==== TEXTO PROPORCIONADO ====
Home Mientras tanto La ciudad donde me gustaría vivir, de Adam Zagajewski (1945)

La ciudad donde me gustaría vivir, de Adam Zagajewski (1945)

 

La poesía tala mástiles: es su principal quehacer. Toda bandera fue el pañal de un odio, por eso toda bandera hiede: la que más, siempre, la propia.

 

Junto a Marcel Alla recorro las barriadas de Abidjan, la mayor ciudad de Costa de Marfil. Marcel forma parte del ASMU, el grupo de Acción Social en Medio Urbano: entran en contacto con adolescentes sin escolarizar que, procedentes de familias sin recursos, carecen de oportunidades laborales, les ofrecen aprender un oficio en el taller de un profesional y al final les dan el material necesario para montar su negocio. La gente de ASMU ha llegado a un acuerdo con docenas de zapateros, peluqueras, sastres y mecánicos: a cambio de un dinero se comprometen a enseñar el oficio a los chicos y chicas que a su vez deben acudir sin falta y a tiempo al taller. Al acabar la jornada, todos los días, los jóvenes asisten a un curso de alfabetización. Saben que este programa es, quizá, la única cuerda que les tirarán para poder trepar fuera de la miseria. ‘Lo malo’, me dice Marcel, ‘es que cada vez son más. Trabajamos con doscientos jóvenes y no damos abasto. Nadie invierte aquí, las industrias se marchan porque el país está paralizado por la crisis política y la gente se empobrece más y más cada año que pasa’.

 

Caminamos por callejas malolientes, sucias de plásticos y sobras. ‘Los padres se quedan sin trabajo y no alcanzan a pagar la escolaridad de sus hijos. Las primeras que abandonan el colegio son las niñas: se considera que lo necesitarán menos. Como ya nos conocen en los barrios vienen a pedirnos ayuda: buscan algo que hacer. La mayoría logra completar la formación, la cuesta se empina después. Tal y como está la situación muchos talleres están cerrando: imagínate cual es el horizonte para los que quieren empezar ahora’. Aprender a pescar no es suficiente: hace falta tener a quién vender el pescado y que no te roben o te disparen de camino a la pescadería.

 

Los talleres en que entramos consisten en dos o tres cuartuchos calientes y poco iluminados donde el dueño y sus ayudantes se afanan sobre máquinas de coser, hormas o secadoras. Frágiles y esforzadas, estas minúsculas empresas sostienen a miles de familias: lo más parecido a una clase media que ha existido en África Occidental. ‘No sé cuánto aguantaremos’, musita un sastre viejo. ‘Los clientes cada vez tienen menos y lo que tienen lo usan para comer. Además con los cortes de luz perdemos horas y horas de trabajo. En este país todo va a peor’. Desde el mes de febrero los cortes de electricidad son constantes en Abidjan: a veces duran unas horas, a veces semanas. En algunos barrios se ha detenido el suministro de agua. Allá donde vamos la misma sonrisa franca de bienvenida, los mismos ojos jadeantes de esperanza en los aprendices y el mismo razonado estribillo en los que enseñan. ‘Desde que estalló la guerra todo va a peor’.
==== DATOS RECOPILADOS ====
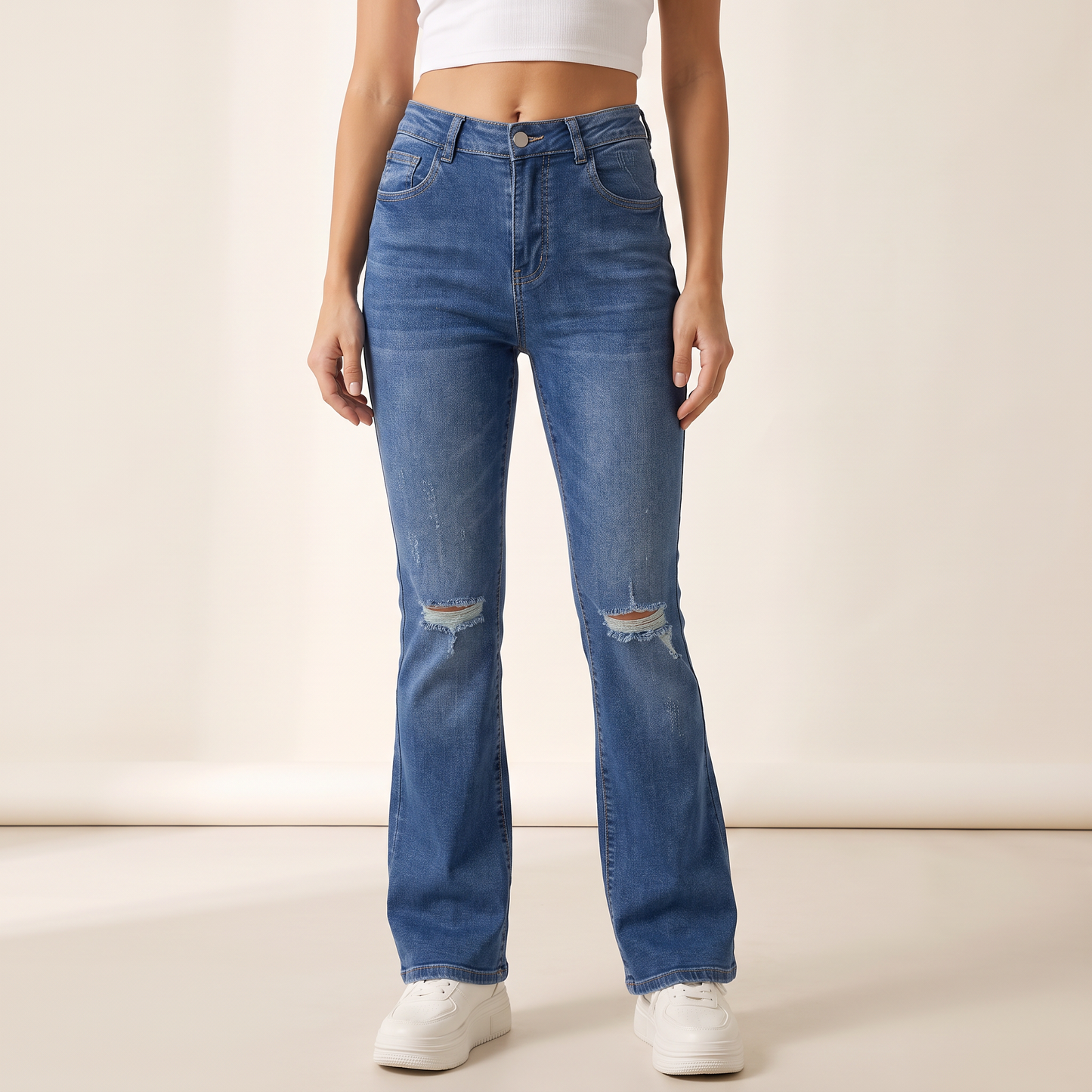 Romy Flare Jeans met Knie-Details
====
__OBJETIVO DEL EJERCICIO__:
Transcribe, sin alterar nada, el pasaje del texto sobre los talleres de Abidjan que empieza con "Caminamos por callejas" y sigue hasta "a la pescadería.". El material no interviene en esta tarea.

__RESPUESTA ESCRITA__:
Caminamos por callejas malolientes, sucias de plásticos y sobras. ‘Los padres se quedan sin trabajo y no alcanzan a pagar la escolaridad de sus hijos. Las primeras que abandonan el colegio son las niñas: se considera que lo necesitarán menos. Como ya nos conocen en los barrios vienen a pedirnos ayuda: buscan algo que hacer. La mayoría logra completar la formación, la cuesta se empina después. Tal y como está la situación muchos talleres están cerrando: imagínate cual es el horizonte para los que quieren empezar ahora’. Aprender a pescar no es suficiente: hace falta tener a quién vender el pescado y que no te roben o te disparen de camino a la pescadería.